> **Challenge**: Emit a verbatim copy of the lines running from the line with "From point 1138,83, point" through the end of the material below.

##### Data entries #####

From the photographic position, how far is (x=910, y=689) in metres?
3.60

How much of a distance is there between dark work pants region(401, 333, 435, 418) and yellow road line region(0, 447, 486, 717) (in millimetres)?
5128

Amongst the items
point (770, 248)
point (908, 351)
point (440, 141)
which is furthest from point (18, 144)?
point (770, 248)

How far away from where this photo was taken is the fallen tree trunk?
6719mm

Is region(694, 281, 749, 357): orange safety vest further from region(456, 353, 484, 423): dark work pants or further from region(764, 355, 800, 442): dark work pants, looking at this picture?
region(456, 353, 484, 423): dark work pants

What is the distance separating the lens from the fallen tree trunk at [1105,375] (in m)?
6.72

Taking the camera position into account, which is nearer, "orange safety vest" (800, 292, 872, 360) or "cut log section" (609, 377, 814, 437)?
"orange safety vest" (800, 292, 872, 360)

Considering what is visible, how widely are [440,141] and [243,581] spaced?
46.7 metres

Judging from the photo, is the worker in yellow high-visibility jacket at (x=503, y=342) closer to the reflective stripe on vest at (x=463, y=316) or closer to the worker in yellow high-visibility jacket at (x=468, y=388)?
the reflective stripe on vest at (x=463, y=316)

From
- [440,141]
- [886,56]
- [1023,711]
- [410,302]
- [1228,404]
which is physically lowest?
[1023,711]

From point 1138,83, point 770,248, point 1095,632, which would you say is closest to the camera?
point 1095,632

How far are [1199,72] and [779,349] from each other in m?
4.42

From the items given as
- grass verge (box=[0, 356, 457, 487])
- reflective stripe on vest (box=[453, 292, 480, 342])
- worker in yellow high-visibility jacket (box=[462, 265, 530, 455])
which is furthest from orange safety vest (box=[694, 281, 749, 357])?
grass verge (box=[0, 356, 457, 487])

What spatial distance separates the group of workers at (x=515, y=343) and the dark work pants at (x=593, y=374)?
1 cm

#####

> **Answer**:
From point 1138,83, point 770,248, point 1095,632, which would you say is closest to the camera?
point 1095,632

How far are [1199,72] and [779,349] from each other in m?
4.42

From the items given as
- grass verge (box=[0, 356, 457, 487])
- reflective stripe on vest (box=[453, 292, 480, 342])
- worker in yellow high-visibility jacket (box=[462, 265, 530, 455])
which is furthest from orange safety vest (box=[694, 281, 749, 357])?
grass verge (box=[0, 356, 457, 487])

What spatial distance separates the group of workers at (x=515, y=343) and the dark work pants at (x=593, y=374)?
1 cm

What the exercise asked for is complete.